Donc pour le piano on ne s'inquiète plus, on peut se concentrer sur la dernière répète. Structure ACMPMBD classique, « arrivée-café-marathon-pause-marathon-bises-départ ». Mais ce soir c'était différent car un nouveau concept vient d'être introduit : celui de civisme musical. On connaît le civisme tout-court, celui du citoyen conscient de son devoir, bien inséré dans la société, joyeux de contribuer par de dispendieux impôts au bien être de la communauté. Il existe aussi un « civisme professionnel » que l'on pourrait définir comme l'attitude responsable du professionnel citoyen : des valeurs humaines basées sur l'équité au travail.

Désormais UFR est labellisé CM : Civisme Musical. On peut essayer d'en définir les contours : On dit pas à son copain qu'il se plante pendant le solo, ni au batteur qu'il a loupé un temps, et encore moins au bassiste que, franchement, d'astiquer sa basse avec une peau de chamois entre deux morceaux, c'est peut-être un peu trop d'amour ( Cette dernière attitude n’est pas sans nous rappeler le réflexe compulsif du Baou, qui dans les années 80 détartrait les jantes de sa Golf GTI avec l’éponge de la vaisselle), et surtout, on ne dit pas au chanteur que sur ACDC, son final est carrément ridicule en tentant désespérément de réfréner une irrépressible crise de fou-rires. Slick. On fait passer la bouteille de boisson ambrée quand on se sert, on ouvre la fenêtre quand on fume, on accepte le café quand on te l'offre, on fait la bise au chien, et une caresse à la femme du guitariste, le dernier ferme la porte et éteint la lumière. Dignité, courtoisie, tolérance, humilité, humour et professionnalisme tels ont toujours été les principes du Groupe.
Rien à redire sur les marathons, courus sur la base désormais rodée du lotosong. Les trois nouveaux titres progressent, Marre ayant bénéficié d’une attention particulière au niveau du solo. J’adore ce solo, qui vient casser la linéarité du titre, et dont le coté ritournelle s’imprimera facilement dans la tête du public. Je pense que ce sera un moment fort de nos futurs concerts. Tiens, à propos de concert : un nouvel engagement potentiel ! Nous sommes pressentis, si le groupe est d’accord, pour animer durant une petite heure la fête de l’école de Mollegès, près d’Avignon le 27 juin. Le comité d’organisation a notre CD afin de nous départager d’un duo guitare-voix.

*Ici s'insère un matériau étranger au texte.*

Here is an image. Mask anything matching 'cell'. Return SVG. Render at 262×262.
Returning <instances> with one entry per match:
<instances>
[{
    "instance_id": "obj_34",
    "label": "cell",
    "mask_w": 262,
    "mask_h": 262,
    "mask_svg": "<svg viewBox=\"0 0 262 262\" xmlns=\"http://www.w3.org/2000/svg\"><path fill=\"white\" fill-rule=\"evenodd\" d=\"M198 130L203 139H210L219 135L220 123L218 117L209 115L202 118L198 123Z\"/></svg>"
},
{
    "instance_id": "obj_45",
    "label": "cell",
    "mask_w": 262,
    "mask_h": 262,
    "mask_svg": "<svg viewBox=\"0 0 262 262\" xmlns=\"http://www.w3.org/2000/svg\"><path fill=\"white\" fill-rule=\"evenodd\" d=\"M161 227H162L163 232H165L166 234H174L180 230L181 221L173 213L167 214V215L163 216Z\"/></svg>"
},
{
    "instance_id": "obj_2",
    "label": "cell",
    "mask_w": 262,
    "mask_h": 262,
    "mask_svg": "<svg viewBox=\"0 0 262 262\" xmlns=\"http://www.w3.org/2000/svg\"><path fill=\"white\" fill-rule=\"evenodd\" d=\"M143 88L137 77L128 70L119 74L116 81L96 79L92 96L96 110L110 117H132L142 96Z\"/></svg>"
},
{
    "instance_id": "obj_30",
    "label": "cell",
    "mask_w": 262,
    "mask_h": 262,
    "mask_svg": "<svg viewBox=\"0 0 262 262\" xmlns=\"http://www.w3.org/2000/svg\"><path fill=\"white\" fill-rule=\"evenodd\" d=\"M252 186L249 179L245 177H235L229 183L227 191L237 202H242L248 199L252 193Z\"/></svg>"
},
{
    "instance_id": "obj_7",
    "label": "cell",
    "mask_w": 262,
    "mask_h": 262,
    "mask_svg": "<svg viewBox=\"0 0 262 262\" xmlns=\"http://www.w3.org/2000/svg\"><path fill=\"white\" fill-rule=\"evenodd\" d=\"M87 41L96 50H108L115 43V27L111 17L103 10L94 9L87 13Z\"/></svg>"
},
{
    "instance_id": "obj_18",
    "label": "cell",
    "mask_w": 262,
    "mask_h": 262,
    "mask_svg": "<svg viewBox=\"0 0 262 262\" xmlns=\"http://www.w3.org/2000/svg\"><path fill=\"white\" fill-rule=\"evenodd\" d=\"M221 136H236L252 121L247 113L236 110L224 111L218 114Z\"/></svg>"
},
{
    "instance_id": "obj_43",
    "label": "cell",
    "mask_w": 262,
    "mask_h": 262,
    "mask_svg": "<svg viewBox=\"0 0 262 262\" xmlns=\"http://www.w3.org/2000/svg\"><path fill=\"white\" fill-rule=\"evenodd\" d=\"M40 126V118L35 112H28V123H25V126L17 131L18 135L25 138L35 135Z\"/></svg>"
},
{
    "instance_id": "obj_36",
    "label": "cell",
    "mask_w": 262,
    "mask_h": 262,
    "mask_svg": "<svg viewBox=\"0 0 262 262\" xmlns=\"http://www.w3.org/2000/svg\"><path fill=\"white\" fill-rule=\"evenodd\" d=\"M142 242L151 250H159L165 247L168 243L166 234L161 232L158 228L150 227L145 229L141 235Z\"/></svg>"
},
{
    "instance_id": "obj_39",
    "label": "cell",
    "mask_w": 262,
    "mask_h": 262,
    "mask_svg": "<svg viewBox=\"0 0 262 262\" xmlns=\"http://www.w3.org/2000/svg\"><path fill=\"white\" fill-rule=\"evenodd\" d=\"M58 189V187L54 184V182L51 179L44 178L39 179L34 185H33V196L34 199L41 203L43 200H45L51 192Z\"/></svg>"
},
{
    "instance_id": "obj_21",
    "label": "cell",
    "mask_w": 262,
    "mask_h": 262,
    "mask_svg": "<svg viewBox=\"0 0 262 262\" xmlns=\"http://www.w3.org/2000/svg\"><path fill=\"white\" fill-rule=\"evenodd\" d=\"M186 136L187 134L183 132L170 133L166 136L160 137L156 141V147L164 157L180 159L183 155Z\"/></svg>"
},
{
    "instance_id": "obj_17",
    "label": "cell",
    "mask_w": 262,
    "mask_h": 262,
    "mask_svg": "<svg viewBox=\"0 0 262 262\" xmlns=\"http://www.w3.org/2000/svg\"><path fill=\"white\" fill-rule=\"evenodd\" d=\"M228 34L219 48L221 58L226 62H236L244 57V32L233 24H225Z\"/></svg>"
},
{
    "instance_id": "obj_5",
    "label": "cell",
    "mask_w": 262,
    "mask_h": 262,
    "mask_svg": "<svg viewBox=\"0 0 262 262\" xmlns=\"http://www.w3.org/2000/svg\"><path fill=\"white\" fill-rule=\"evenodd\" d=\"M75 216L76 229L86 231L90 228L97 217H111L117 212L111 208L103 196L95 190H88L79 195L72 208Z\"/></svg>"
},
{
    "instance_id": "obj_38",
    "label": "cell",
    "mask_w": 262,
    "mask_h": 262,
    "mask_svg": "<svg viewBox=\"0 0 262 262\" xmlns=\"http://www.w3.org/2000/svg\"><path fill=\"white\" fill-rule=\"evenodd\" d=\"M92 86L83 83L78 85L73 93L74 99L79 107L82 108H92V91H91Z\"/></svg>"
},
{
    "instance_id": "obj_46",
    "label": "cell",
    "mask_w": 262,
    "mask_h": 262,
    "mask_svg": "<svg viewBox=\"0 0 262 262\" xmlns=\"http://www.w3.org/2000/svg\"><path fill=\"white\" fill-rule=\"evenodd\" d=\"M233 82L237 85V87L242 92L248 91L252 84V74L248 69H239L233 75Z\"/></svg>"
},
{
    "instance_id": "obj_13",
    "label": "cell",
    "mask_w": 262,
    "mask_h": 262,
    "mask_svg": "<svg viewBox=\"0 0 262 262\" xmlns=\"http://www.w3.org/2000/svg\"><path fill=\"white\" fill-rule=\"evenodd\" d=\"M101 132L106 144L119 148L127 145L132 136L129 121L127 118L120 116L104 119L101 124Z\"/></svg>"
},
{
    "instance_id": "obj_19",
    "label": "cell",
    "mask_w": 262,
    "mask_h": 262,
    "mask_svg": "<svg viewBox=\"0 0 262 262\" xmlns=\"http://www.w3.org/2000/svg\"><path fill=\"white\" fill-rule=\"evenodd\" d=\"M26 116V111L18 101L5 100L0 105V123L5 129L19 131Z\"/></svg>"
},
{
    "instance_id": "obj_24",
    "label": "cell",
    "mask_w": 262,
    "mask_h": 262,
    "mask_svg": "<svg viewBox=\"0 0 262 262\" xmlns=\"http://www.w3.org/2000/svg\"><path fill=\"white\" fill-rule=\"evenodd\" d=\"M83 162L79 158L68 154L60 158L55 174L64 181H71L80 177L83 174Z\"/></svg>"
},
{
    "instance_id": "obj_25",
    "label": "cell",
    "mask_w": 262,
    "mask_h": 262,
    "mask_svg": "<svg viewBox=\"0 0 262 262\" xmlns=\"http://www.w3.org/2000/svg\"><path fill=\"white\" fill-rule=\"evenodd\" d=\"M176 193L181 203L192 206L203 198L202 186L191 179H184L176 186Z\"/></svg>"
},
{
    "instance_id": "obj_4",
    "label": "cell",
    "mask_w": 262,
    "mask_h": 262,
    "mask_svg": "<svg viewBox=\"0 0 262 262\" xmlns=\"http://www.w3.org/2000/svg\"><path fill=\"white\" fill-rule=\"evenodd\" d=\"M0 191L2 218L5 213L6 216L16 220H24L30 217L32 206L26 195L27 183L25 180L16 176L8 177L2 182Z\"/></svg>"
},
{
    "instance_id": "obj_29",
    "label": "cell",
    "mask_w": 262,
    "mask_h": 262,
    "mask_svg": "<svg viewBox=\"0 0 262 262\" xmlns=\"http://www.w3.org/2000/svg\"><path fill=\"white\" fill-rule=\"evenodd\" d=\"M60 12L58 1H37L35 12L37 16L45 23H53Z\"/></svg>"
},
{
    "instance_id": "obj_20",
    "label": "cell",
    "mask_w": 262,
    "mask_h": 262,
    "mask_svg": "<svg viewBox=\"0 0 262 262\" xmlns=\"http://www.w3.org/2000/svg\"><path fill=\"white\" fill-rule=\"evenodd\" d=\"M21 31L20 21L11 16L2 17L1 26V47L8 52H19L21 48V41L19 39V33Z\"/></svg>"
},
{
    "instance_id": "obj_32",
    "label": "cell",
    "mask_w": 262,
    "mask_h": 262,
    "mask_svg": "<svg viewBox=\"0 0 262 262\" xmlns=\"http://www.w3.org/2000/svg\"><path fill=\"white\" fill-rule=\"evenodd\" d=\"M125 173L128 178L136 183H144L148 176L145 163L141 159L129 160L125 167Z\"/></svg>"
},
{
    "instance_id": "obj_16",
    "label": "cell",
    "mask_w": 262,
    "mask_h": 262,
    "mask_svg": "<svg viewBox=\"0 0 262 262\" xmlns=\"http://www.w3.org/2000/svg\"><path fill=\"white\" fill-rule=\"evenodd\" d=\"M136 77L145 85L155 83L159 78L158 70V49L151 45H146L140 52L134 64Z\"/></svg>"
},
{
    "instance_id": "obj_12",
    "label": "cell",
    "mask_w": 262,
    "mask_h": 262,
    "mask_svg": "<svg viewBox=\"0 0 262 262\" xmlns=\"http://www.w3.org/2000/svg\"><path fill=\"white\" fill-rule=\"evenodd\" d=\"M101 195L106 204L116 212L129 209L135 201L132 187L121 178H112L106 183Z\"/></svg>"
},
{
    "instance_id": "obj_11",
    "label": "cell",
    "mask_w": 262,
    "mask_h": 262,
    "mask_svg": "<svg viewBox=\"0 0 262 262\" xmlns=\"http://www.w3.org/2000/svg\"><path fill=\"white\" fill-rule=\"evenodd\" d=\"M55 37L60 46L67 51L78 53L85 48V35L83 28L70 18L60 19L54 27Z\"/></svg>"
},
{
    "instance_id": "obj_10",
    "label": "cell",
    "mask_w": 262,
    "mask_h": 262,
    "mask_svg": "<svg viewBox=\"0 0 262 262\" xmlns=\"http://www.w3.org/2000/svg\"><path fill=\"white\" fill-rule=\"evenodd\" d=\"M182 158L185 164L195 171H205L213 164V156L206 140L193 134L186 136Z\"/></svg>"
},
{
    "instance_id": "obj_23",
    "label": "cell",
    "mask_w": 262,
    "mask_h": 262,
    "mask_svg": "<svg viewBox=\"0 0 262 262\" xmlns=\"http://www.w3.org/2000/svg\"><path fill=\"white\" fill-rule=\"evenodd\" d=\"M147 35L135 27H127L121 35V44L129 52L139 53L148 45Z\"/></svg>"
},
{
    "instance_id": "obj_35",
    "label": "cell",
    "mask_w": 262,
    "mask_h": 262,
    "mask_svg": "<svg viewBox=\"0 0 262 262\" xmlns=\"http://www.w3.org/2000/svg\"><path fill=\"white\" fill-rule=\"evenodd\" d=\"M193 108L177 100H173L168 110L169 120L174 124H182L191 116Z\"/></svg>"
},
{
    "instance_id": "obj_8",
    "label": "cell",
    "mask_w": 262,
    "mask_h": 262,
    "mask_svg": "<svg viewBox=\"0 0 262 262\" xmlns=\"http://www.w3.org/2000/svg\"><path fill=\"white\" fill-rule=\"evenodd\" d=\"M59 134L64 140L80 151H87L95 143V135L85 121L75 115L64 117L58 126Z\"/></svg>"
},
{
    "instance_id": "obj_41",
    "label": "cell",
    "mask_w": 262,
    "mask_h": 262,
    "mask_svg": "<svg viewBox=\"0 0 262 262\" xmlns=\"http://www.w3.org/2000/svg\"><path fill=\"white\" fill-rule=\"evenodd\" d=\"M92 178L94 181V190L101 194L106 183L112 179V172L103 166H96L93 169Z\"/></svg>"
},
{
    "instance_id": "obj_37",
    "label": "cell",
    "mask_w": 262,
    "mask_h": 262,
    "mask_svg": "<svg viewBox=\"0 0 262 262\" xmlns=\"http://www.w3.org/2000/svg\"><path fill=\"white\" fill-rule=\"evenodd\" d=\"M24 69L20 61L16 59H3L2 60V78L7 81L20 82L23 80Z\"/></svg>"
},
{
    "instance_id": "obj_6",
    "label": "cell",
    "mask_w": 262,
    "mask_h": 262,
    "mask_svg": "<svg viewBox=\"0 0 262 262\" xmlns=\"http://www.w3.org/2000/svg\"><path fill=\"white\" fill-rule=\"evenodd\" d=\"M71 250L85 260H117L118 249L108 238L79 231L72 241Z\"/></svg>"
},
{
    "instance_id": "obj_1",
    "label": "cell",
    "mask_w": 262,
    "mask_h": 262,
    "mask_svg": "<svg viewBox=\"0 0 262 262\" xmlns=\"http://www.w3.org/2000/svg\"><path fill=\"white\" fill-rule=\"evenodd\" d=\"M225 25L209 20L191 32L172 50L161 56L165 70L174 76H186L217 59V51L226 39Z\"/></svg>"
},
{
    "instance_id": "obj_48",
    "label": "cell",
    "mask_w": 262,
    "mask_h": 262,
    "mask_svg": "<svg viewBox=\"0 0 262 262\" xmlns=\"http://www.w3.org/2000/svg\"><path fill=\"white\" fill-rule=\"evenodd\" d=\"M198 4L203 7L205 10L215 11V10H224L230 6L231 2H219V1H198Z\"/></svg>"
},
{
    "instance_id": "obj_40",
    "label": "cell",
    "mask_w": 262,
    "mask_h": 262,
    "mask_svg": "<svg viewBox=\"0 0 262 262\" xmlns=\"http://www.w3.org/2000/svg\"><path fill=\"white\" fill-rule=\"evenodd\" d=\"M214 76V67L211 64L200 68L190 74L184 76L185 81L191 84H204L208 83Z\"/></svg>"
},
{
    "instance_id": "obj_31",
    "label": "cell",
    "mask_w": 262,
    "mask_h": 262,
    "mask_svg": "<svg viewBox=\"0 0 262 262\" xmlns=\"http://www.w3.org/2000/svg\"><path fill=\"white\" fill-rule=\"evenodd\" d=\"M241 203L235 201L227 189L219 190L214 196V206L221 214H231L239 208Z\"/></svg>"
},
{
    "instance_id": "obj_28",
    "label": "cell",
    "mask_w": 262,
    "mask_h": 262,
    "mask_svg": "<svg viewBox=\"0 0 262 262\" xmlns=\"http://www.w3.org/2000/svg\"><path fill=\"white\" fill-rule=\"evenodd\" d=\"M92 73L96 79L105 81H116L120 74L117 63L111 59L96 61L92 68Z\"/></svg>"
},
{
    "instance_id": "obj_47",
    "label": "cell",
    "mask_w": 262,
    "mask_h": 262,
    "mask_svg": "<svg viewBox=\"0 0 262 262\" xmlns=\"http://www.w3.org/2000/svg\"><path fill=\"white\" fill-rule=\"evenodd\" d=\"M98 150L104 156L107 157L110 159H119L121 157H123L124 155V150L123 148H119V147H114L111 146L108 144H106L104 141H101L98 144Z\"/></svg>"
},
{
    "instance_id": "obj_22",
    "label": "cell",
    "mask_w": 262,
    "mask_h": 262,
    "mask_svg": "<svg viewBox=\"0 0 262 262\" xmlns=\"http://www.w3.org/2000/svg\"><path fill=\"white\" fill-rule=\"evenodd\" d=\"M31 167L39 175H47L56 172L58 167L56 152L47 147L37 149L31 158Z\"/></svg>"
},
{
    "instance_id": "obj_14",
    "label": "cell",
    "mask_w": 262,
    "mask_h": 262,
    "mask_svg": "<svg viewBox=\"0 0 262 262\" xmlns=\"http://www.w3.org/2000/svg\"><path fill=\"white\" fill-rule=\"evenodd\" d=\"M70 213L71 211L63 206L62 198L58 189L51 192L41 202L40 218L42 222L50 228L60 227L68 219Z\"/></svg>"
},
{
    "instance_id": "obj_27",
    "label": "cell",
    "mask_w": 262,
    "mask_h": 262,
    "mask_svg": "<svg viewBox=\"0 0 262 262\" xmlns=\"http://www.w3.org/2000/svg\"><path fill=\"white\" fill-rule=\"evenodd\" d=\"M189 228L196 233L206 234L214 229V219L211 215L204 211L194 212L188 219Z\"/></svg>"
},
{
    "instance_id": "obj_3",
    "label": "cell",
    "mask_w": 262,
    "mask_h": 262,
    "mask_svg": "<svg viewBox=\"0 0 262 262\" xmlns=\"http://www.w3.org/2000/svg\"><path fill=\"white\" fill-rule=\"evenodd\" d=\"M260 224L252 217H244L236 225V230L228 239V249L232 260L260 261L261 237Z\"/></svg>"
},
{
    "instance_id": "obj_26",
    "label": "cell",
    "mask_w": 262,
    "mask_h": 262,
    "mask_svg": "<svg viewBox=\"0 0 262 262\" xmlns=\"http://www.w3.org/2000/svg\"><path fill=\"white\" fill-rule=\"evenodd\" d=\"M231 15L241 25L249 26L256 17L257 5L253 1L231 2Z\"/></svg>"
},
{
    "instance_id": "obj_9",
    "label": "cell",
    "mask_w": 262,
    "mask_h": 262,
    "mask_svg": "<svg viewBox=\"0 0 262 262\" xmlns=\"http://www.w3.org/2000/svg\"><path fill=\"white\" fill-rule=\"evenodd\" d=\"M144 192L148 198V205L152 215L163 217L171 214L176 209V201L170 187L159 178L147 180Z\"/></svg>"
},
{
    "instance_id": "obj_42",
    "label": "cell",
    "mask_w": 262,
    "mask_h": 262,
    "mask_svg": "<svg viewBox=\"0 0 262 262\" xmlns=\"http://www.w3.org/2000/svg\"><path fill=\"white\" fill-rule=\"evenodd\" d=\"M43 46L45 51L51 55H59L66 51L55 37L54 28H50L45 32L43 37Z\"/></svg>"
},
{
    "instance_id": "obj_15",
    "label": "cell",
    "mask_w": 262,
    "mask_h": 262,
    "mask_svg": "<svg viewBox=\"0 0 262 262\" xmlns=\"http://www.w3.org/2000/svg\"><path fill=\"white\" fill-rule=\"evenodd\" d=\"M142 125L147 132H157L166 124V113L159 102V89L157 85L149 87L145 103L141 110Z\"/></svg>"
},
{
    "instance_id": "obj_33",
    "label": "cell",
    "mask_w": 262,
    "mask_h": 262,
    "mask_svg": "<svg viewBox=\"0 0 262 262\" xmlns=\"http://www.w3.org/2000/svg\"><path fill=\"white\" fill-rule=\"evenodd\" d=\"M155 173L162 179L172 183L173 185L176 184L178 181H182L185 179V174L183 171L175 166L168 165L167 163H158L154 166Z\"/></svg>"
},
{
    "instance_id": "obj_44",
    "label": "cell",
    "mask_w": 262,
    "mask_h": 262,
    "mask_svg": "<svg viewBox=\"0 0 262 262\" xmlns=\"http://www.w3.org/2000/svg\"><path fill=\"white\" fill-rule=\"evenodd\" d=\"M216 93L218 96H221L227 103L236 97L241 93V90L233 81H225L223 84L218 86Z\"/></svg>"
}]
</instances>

Mais le point important, c’est que ce sera notre premier engagement REMUNERE : on nous propose 200€. Bon je sais, c’est pas le Perou, mais Pierre sera content : compte-tenu de notre niveau ils en auront pour leur argent. Et puis ce sera la première fois qu’on ne sera pas payé en nature ! En plus, il y aura un public jeune, que nous pourrons sensibiliser à l’écologie, à une approche sociale, et aux langues étrangères. Du point de vue du projet pédagogique, ça me semble parfait. Juste, il faudra que j’évite de dire « putain » dans Spam, et peut-être de ne pas faire de doigt à la fin de ProtestSong. Sherry on the cake, j’ai proposé que pour le rappel Pierrot interprète sa Tortue, qui deviendra ainsi un Hit dans toutes les cours de récré de la région. On va chasser sur les terres de Chantal Goya !
La soirée s’est conclue sur une attendrissante histoire de Jésou. Jésou est un conteur né, dans le droit fil de Chabrol et Henri Gougaud. Il me fait également penser à cette longue tradition africaine des griots, et j’imaginerais bien qu’à la suite de Pierrot, pour la fête de l’école, assis au milieu d’un cercle d’enfants aux yeux attentifs, tandis qu’un feu de joie réchaufferait la fraîcheur de cette nuit de Saint jean, il puisse leur conter la merveilleuse histoire qui va suivre :

je tente de reproduire le plus fidèlement possible ses paroles ; il faut par ailleurs imaginer qu’il s’agit d’un conte musical, et que Pierrot accompagne de sa guitare le déroulement narratif. Ses accords se font tout à tour guillerets, ou menaçants en fonction des péripéties.
- Bon, alors j’ai écouté une émission sur France-Culture en allant à Saint Chaptes, ça parlait de l’histoire de France. (Le Barde se frotte le nez, ses yeux se plissent de malice, il renifle un petit coup et laisse l’assistance dans l’attente.)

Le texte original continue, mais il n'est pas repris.